Economie Nouveautés, business: pourquoi le Sirha est un rendez-vous obligé

Pour cette édition du Sihra, 208 000 professionnels sont attendus jusqu’au au 30 janvier, dont 25 600 chefs et cuisiniers du monde entier.  Photo Joël PHILIPPON
Pour cette édition du Sihra, 208 000 professionnels sont attendus jusqu’au au 30 janvier, dont 25 600 chefs et cuisiniers du monde entier. Photo Joël PHILIPPON

Ce vendredi à Eurexpo, s’ouvre la nouvelle édition du Sirha. Trois mille exposants et 200 000 professionnels de la restauration et de l’hôtellerie du monde entier nous cuisinerons nos assiettes d’aujourd’hui et demain.

Même le monde de la restauration connaît sa révolution digitale ! Et pas seulement : de plus en plus de professionnels sont aussi confrontés aux nouvelles exigences des consommateurs – plus sain, plus local – avec la place croissante du vegan notamment et celle des intolérances alimentaires nécessitant de nouveaux modèles de cuisine. En 2019, les chefs ne rédigent plus leur menu comme il y a vingt ans ou même dix ans. Et c’est donc dans cet environnement plein d’incertitudes, mais aussi d’innovations – un village accueille trente start-up spécialisées – que les 200 000 professionnels de la restauration viennent s’imprégner de ces grandes tendances, où se mêlent les nouvelles technologies de cuisson, de stockage, de gestion, mais aussi l’arrivée de nouveaux produits, fruits de recherches de plus en plus développées.

« Les professionnels doivent s’adapter très vite »

« Parmi les autres tendances qui s’affirment, précise Marie-Odile Fondeur, directrice générale du Sirha, il y a aussi celle du design, qui devient très présent dans les arts de la table, mais aussi la décoration des restaurants ».

Selon l’institut d’étude NPD, globalement, le secteur de la restauration hors foyer se porte bien en Europe où tous les marchés sont en croissance (+ 2 % en France).
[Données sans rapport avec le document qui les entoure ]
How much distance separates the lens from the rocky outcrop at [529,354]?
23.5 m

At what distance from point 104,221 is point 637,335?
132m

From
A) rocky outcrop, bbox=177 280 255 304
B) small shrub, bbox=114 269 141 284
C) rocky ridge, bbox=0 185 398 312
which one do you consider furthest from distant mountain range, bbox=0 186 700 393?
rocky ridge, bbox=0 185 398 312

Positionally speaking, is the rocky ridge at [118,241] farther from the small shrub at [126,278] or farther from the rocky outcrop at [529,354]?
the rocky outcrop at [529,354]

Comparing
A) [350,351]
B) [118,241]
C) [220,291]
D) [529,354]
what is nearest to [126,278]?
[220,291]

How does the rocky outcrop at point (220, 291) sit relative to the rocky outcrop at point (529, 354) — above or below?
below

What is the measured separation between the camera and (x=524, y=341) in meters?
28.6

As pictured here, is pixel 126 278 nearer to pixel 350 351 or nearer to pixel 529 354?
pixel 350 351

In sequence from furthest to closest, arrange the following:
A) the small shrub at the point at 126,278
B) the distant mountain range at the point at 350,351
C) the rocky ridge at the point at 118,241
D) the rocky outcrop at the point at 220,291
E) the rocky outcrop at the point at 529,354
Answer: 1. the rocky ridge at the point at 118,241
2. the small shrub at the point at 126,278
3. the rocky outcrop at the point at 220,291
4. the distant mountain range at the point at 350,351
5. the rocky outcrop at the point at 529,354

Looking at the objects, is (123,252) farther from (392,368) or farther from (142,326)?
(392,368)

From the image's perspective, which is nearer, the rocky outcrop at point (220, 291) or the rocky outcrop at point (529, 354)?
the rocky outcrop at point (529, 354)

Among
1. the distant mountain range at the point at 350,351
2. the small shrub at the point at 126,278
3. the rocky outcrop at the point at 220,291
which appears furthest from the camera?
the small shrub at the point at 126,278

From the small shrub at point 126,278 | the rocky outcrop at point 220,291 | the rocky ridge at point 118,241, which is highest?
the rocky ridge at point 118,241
Preuve que les efforts entrepris par les professionnels portent leurs fruits.

« Pour nous, le Sirha est l’occasion de présenter nos nouveautés », explique Olivier Dupraz, responsable de l’activité “professionnels” de l’entreprise villeurbannaise Eurocave. « Nous exportons 80 % de nos produits, et ce salon permet aussi de rencontrer nos clients du monde entier. » Pour Alain Milliat, qui produit des jus de dégustation pour une clientèle haut de gamme, « ce salon est aussi une belle opportunité de communication et pas seulement un lieu de business, même si on a des retours ». Le dirigeant, installé à Valence depuis 2013, présentera cette année sa “citronnade bio sans sucre”.

De quoi désaltérer les visiteurs gourmets, qui pourront aussi déguster de très nombreux autres produits présentés pour la première fois à Eurexpo. « Dans un monde qui bouge, les professionnels doivent s’adapter très vite », souligne Marie-Odile Fondeur, directrice générale du Sirha. Avec, en toile de fond, la problématique du “bien manger”, qui varie d’un pays à l’autre ou d’une génération à l’autre. Pas simple même avec le digital !

Du Salon des métiers de bouche au Sirha : un succès inégalé

Le premier Salon des métiers de bouche s’est tenu à Lyon en 1983, à l’initiative de l’Association des métiers de bouche présidée par Georges Delangle, Meilleur ouvrier de France (MOF) en charcuterie. L’un des objectifs à l’époque consistait à défendre le patrimoine culinaire et attirer les jeunes vers les métiers de bouche.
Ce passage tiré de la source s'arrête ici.